Im IR 2006 traf ich dann zufällig einen Ausbildungskollegen, der mit seiner Frau auf dem Wege zu einer Radtour durch Schweden war. Und im IR 2130 blieb die von mir befürchtete sonntägliche Fülle zum Glück weitestgehend aus. So bildete die angenehme Rückfahrt den schönen Abschluss für eine gelungene Aktion, die mich in eine wunderschöne und wohl eine der einsamsten Gegenden Deutschlands geführt hatte.
Wie sieht es heute an den Stettiner Strecken aus? (Stand März 2001)

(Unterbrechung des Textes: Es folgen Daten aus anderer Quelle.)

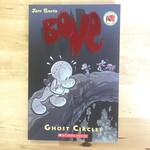 Jeff Smith - Bone - 7: Ghost Circles - Paperback (USED)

Zwischen Angermünde und Tantow hat sich nicht viel geändert. Eine 219 und Bom-Wagen dürfte man dort zwar nicht mehr antreffen, doch auch Anfang 2001 ziehen Loks der Baureihe 232 Wagenparks von DB (1 Umlauf) und PKP (2 Umläufe) über diese Strecke, die noch immer ihre (Doppel-)Telegrafenleitung besitzt. Die PKP ist sogar bestrebt, vor den polnischen Parks auch polnische Loks einzusetzen. Ob dies zum Fahrplanwechsel Juni 2001 klappen wird, ist allerdings mit dickem Fragezeichen versehen. Fernverkehrszüge gibt es auf dieser Strecke nicht mehr, der Güterverkehr kann mitunter sehr schwach sein.
Die Personenzüge zwischen Pasewalk und Stettin werden mit der Baureihe 218 bespannt. Ab Fahrplanwechsel Juni 2001 wird der Einsatz der Baureihe 628 angestrebt, wobei auch hier die Polen gern mindestens die Hälfte der Züge mit ihren eigenen Loks und Wagen fahren möchten. Der Güterverkehr ist momentan sehr schwach.